I'm wondering if it is possible to replace the 6 gallon hot water heater with a 10 gallon in my 32 FRLDS without to much trouble? Or if there is an endless that will fit? Thanks in advance.


----------



## clarkely (Sep 15, 2008)

I am not familiar with your unit or HW opening - but if you measure and see if it will fit - you can do it........... I took out my 6 gallon and put in a 12 gallon - just fit in the cabinet







had to cut a bigger hole in the side and patch in some framing.... but looks factory









I used pex and shark fittings - i wasnt real confident in how they would work on a bouncing around rv/trailer - but its been at least a year and at least 5k miles and (knock on wood) all is good









12 Gal Gas Electric Water Heater - upgraded from 6 gallon







- meant new hole (larger one cut in the side of the trailer


----------



## Gilligan (Aug 25, 2006)

Boy Clark, you are the industrious one! That's a good job!

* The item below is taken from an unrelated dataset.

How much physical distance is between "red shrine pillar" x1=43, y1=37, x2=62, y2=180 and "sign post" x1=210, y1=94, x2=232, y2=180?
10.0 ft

Couldn't have done better myself.....but that goes without saying.









Gilligan


----------



## CamperAndy (Aug 26, 2004)

clarkely said:


> .... but looks factory


Sometimes I wonder if that should be the goal or not.


----------



## quackaddict (Sep 17, 2012)

WOW! That looks great. You might have missed your calling. Not sure I have equal skills but good to know it can be done. Thanks for the reply.


----------



## clarkely (Sep 15, 2008)

CamperAndy said:


> .... but looks factory


Sometimes I wonder if that should be the goal or not.








[/quote]

Now thats good stuff - lol - i had to read it twice to get it









Okay - looks better than factory


----------



## CamperAndy (Aug 26, 2004)

clarkely said:


> .... but looks factory


Sometimes I wonder if that should be the goal or not.








[/quote]

Now thats good stuff - lol - i had to read it twice to get it









Okay - looks better than factory








[/quote]

Thats better.


----------



## pep_ (Apr 27, 2012)

Great job is right. MUCH better looking than factory








Where on the hot water tanks can you see what size they are ??



quackaddict said:


> WOW! That looks great. You might have missed your calling. Not sure I have equal skills but good to know it can be done. Thanks for the reply.


----------



## clarkely (Sep 15, 2008)

for suburban water heaters - http://www.rvcomfort.com/suburban/products/water.php that is what i used

for atwood http://www.atwoodmobile.com/water-heaters/atwood-water-heaters-brochure.asp


----------